Indeed, the decision to "accept his resignation" after a hastily arranged meeting at the club's Elland Road ground evidently came as something of a bolt out of the blue for Mr Launders. He arrived at the club with a reputation as an effective, albeit abrasive manager, having been part of the troika associated with Manchester United's glittering success off the field as much as on it.

It was Mr Launders as finance director who was responsible for the redevelopment of the Old Trafford ground and the commercialisation of the Manchester United name to the point where income from merchandising, catering and the like now comfortably exceeds gate revenues.

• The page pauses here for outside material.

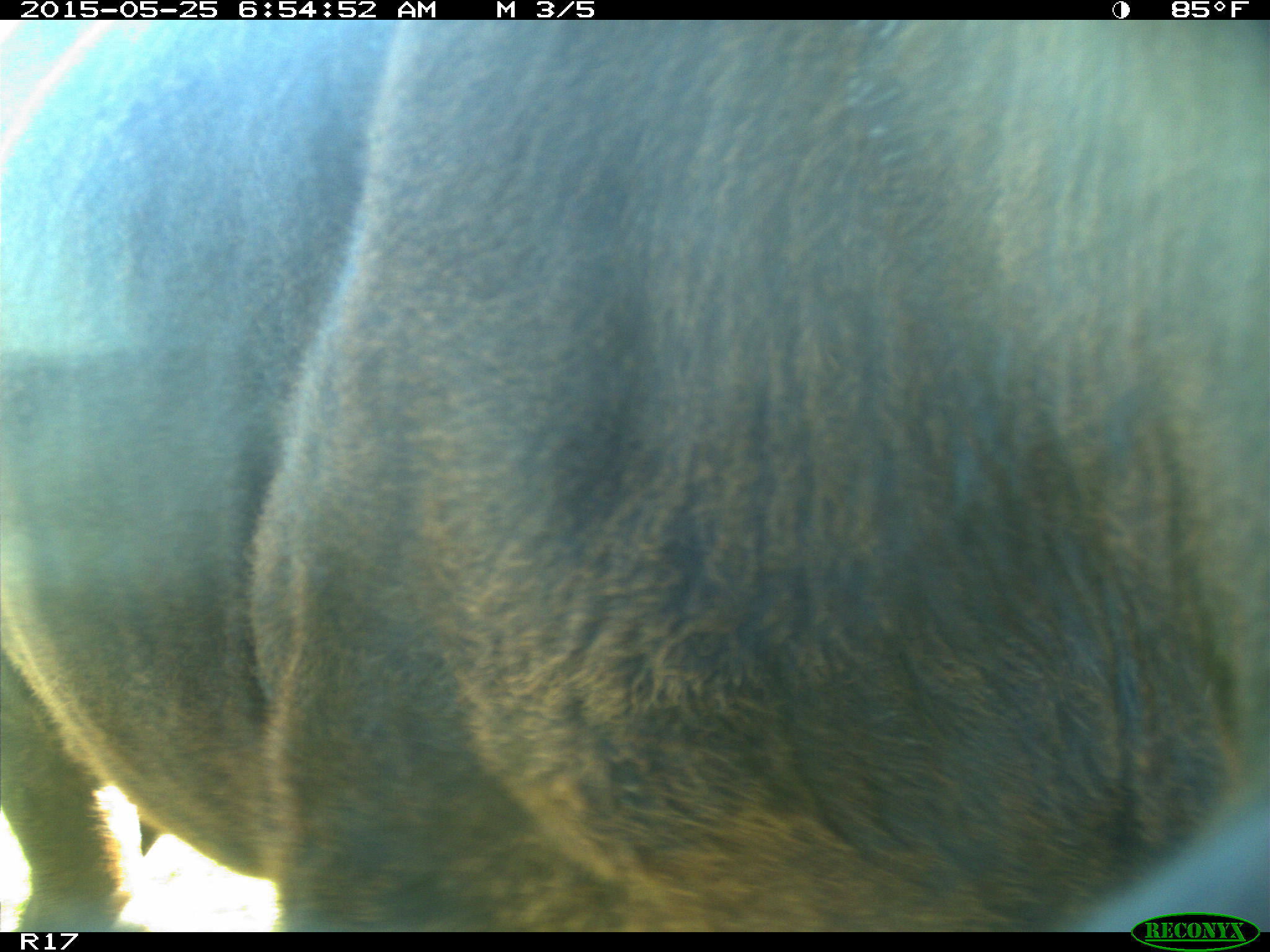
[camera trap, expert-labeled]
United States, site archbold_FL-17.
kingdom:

Since his arrival at Leeds its performance on the pitch has not exactly set the fans alight. But that is not Mr Launders' problem. The reverse takeover by Caspian provided the club with shareholders as well as supporters and whilst both want success on the field, Mr Launders came with a reputation as the wizard of the financial dribble.

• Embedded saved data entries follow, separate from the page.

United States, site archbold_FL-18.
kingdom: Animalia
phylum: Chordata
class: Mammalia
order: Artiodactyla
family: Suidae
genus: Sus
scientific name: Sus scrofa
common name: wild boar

Like footballers themselves, however, track record is not necessarily a guarantee of future performance. Chris Akers, who chairs Caspian, has bankers as well as fans to keep happy. He wants to turn Elland Road into the Madison Square Gardens of the UK through his Project Arena - a pounds 30m scheme to redevelop the ground into a property, leisure and multi-sports complex. Mr Launders, apart from lacking the team skills to rub along with the rest of the management, appears not to have been running at the same pace as his chairman.

It was always clear that the headlong rush towards stock market quotations by so many football clubs would produce casualties among investors. Mix in personalities of the likes of Sir John Hall at Newcastle and Mr Akers and it is a recipe for change in personnel as well. Mr Launders may be the first of the new breed of football chief executives to get the boot but he will surely not be the last.